TBY talks to Carlos Herrera, Executive Director of ProInversión, on the country's performance, promoting PPPs, and the attractiveness of the Peruvian market for FDI.

Carlos Herrera
Before his current position, Carlos Herrera served as the Director of Investor Services, also for ProInversión. He studied economics at the Universidad San Martín de Porres, with an emphasis on the management of foreign investment and the development of strategies for the promotion of investment. He served as a functionary at the Ministry of Economy and Finance from 1973, with the prominent role of Secretary General of the National Commission for Foreign Investment and Technology (CONITE) from 1991 to 2002. He is an expert in international negotiation, and has led investment discussions with the US, Canada, Mexico, Japan, Korea, and for the Trans-Pacific Partnership agreement.

How would you describe Peru's economic performance in 2015?
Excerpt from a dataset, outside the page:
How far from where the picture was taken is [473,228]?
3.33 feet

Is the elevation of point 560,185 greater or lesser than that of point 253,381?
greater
Last year was not a good year for the global economy; nonetheless, Peru's performance was above most other Latin American countries despite only having 3% growth. That was an improvement on the country's 2.4% growth in 2014. What is significant is that this 3% was achieved because in 2H2015 there was a clear increase in the growth rate, especially in the last month of the year. In 2016, growth of 3.5 to 4% is expected, driven by the implementation of major infrastructure projects and the entry into production of new mines. The importance of commodities in our exports and the strong relationship with certain markets, such as China, has a huge influence on the performance of the economy. This is something that has to be solved over the coming years. Promoting the diversification of our economy is one of the challenges for the incoming administration.

How does ProInversión work to create and reinforce the synergies between the private and public sectors, and to promote projects based on the PPP model?

Over the past few years we have awarded more than USD15 billion in different projects. These have mainly been in infrastructure. Currently, we are also working in education and health. The idea is to continue that trend. The Peruvian government has recently improved the regulations on PPPs in order to incorporate best practices recommended by the OECD's Principles for the Public Governance of PPP, to consolidate a clear, predictable, and legitimate institutional framework supported by competent and well-resourced authorities, to ground the selection of PPP partnerships in value for money, and to use the budgetary process transparently to minimize fiscal risks and ensure the integrity of the procurement process.

What are the main challenges a foreign direct investor faces when coming to Peru?

Peru has no external barriers to FDI and has an open economy. We have established an attractive investment policy dating back to the 1990s. We have consolidated this policy with our free trade agreements. There are almost no restrictions on any kinds of economic activity, just a few on some professional services, but they are not important restrictions. We allow for the free movement of capital. Foreign investors have the same rights and obligations as local investors under our national treatment principle. We have to work on investment facilitation to eliminate the red tape that still exists, especially at the local government level. This is particularly the case in the interior of the country, where we need to improve governance. We have to work with them to review the procedures for licenses and permits. We are looking to everyone in the world who wants to assume the challenge of Peruvian development. We do not have a geographical preference regarding the origin of our investors; we are open to everyone, but we want the best. We want the best operators for our PPP projects and the top companies for each activity. This is the only way we can return to 5-6% growth levels. Peru will be able to recover this level of growth in the coming years, most likely after 2016. There is a strong macroeconomic basis for this growth because Peru's fiscal policy is clear and it will not change regardless of who is in power. The way forward for us is clear and there will not be any dramatic changes. Foreign companies can set up facilities in Peru in order to turn the country into a hub and an export platform in order to reach the markets that are opened up through our free trade agreements, now including the TPP.